Architecture overview

In this section, we will take a brief look at the internal organization of the Machin library, to better understand the functionality of every module.

Env

Currently machin.env has two sub modules: machin.env.utils and machin.env.wrappers.

The submodule machin.env.utils of the environment module provides some convenient utility functions you might will need in your own application, such as disabling the rendering window while keeping the rendered result in OpenAI gym.

The submodule machin.env.wrappers provides process-level parallel environment wrappers for different environments.

Framework

machin.frame is the most important core part of the Machin library, the framework module constitutes of:

  1. machin.frame.algorithms : RL algorithm implementations.

  2. machin.frame.buffers : Replay buffer implementations.

  3. machin.frame.helpers : Utility to help you initialize a framework.

  4. machin.frame.noise : Action space & parameter space noise generators.

Model

machin.model is a collection of popular network models you might will use in your own program, for example, ResNet.

Model module also contains the basis of all network modules: NeuralNetworkModule, this wrapper is built upon regular torch.nn.Module, and allows users to specify input/output sub module.

Parallel

machin.parallel is the second core part of the Machin library, the parallel module is a collection of refined implementations including:

  1. machin.parallel.thread : Thread (With exception catching).

  2. machin.parallel.process : Process (With remote exception catching).

  3. machin.parallel.queues : Queues. (Used in pools).

  4. machin.parallel.pool : Process pools (allow local functions,
    customize serialization policy), thread pools, pools with contexts, etc.
  5. machin.parallel.assigner : Heuristic based model-device assignment.

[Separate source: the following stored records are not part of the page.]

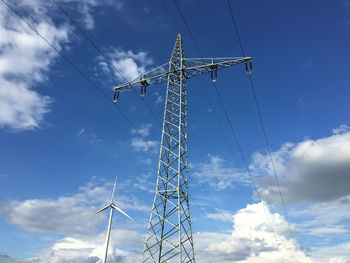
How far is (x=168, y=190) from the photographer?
3067 cm

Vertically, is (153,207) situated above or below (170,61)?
below

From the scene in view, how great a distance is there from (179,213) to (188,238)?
3.00 metres

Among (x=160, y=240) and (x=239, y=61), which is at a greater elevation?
(x=239, y=61)

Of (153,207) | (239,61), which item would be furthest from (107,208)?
(239,61)

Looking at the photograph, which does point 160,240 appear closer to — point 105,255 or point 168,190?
point 168,190

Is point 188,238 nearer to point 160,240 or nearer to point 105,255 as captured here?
point 160,240

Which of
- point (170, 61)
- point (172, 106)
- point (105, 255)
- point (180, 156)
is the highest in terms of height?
point (170, 61)

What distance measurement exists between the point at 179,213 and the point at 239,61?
21.7 metres

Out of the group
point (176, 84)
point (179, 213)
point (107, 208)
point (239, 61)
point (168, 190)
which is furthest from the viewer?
point (107, 208)

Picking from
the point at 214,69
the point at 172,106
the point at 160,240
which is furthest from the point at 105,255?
the point at 214,69

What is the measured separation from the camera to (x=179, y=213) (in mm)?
28406

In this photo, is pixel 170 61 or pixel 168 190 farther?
pixel 170 61

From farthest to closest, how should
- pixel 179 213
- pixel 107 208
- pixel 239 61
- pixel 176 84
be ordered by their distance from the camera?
pixel 107 208
pixel 176 84
pixel 239 61
pixel 179 213

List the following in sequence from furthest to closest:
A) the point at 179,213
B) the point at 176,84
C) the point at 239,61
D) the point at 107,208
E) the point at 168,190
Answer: the point at 107,208, the point at 176,84, the point at 239,61, the point at 168,190, the point at 179,213
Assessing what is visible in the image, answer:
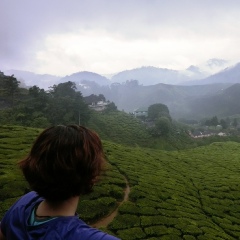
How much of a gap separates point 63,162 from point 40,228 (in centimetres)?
64

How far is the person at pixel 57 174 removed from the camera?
2686mm

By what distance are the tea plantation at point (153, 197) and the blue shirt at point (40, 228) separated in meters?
12.6

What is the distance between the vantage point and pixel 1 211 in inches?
574

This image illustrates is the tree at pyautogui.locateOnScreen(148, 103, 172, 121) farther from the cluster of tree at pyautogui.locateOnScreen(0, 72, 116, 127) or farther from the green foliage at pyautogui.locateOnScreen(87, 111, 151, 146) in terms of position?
the cluster of tree at pyautogui.locateOnScreen(0, 72, 116, 127)

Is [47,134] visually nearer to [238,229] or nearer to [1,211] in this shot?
[1,211]

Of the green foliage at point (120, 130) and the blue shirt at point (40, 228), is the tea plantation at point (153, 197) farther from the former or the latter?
the green foliage at point (120, 130)

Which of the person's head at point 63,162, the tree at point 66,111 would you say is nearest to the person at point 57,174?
the person's head at point 63,162

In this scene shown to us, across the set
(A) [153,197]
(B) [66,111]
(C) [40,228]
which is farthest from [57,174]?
(B) [66,111]

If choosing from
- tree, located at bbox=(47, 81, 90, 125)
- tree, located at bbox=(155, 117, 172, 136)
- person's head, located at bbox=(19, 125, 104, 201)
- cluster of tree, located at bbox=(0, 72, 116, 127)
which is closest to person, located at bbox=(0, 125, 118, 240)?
person's head, located at bbox=(19, 125, 104, 201)

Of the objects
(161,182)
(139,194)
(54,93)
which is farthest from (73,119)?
(139,194)

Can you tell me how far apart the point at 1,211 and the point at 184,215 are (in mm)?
11709

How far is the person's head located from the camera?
2.72 m

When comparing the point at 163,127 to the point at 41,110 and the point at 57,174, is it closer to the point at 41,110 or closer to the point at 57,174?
the point at 41,110

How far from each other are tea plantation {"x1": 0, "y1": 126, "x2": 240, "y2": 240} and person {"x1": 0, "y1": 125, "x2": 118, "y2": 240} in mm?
12726
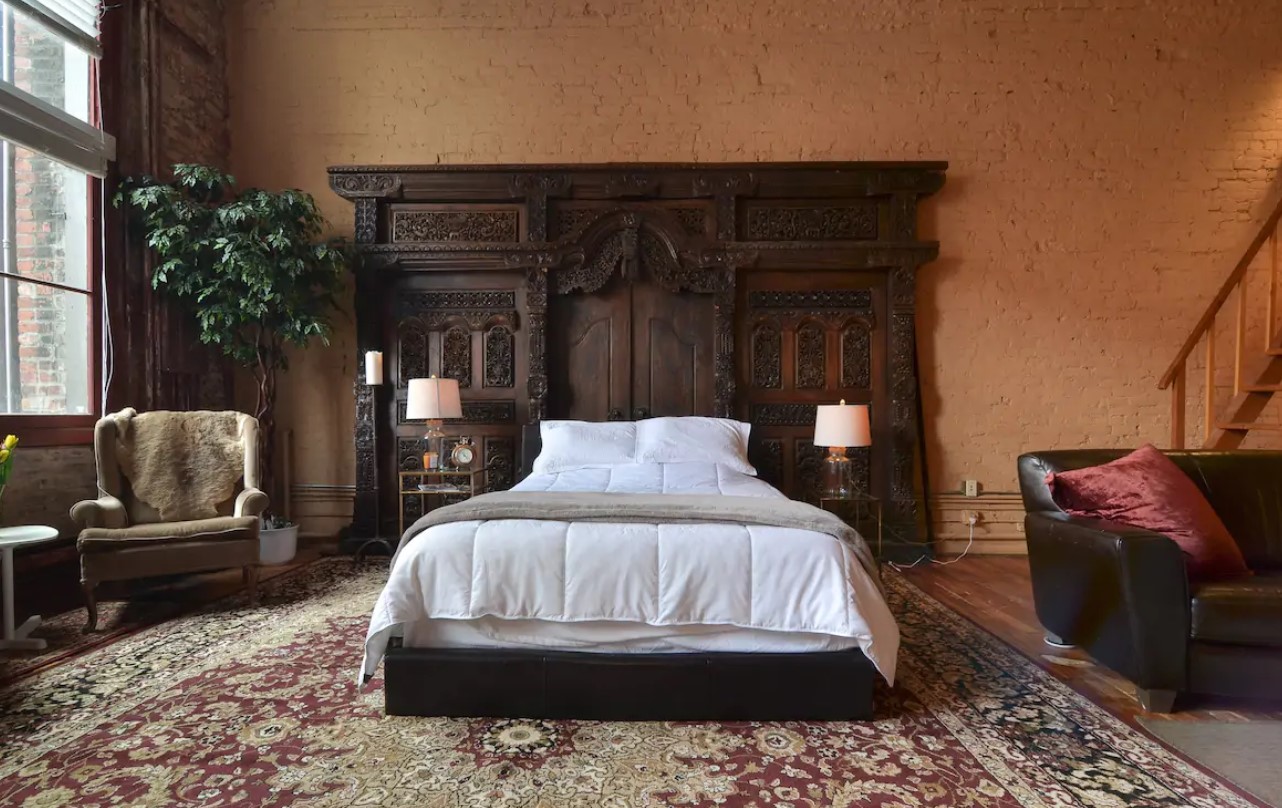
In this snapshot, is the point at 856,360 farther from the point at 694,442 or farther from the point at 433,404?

  6. machin.parallel.server : Implementations of different servers used in distributed
    algorithms such as A3C, DQNApex, DDPGApex and IMPALA.
  7. machin.parallel.distributed : A naive implementation of a part of

Utils

machin.utils is a messy hotchpotch of various tools, it is very hard to categorize them, but they could be helpful sometimes, so we left them here:

  1. machin.utils.checker : A checker implementation, using forward & backward hooks
    provided by pytorch to check the input/ouput, input gradient of models. Supports user
    defined checkers and tensorboard.
  2. machin.utils.conf : Functions designed to load/save a json configuration file, as
    well as loading parametrs from commandline.
  3. machin.utils.helper_classes : Various helper classes, such as Timer, Counter, etc.
  4. machin.utils.learning_rate : Functions used in learning rate schedulers. Useful
    if you would like to have finer control over the learning rate.
  5. machin.utils.loading : Logging utility module.

  6. machin.utils.media : Media writing utility, mainly images and videos, useful if you would
    like to log rendered environments.
  7. machin.utils.prepare : Functions used to create directories, loading models (take care of
    devices automatically), for preparing a training session.
  8. machin.utils.save_env : A standard reinforcement training environment creator, will create
    unique directories by time for you.
  9. machin.utils.visualize : Visualize your model, currently only contains some simple functions
    for gradient flow checking.
  10. machin.utils.tensorboard: A simple tensorboard wrapper.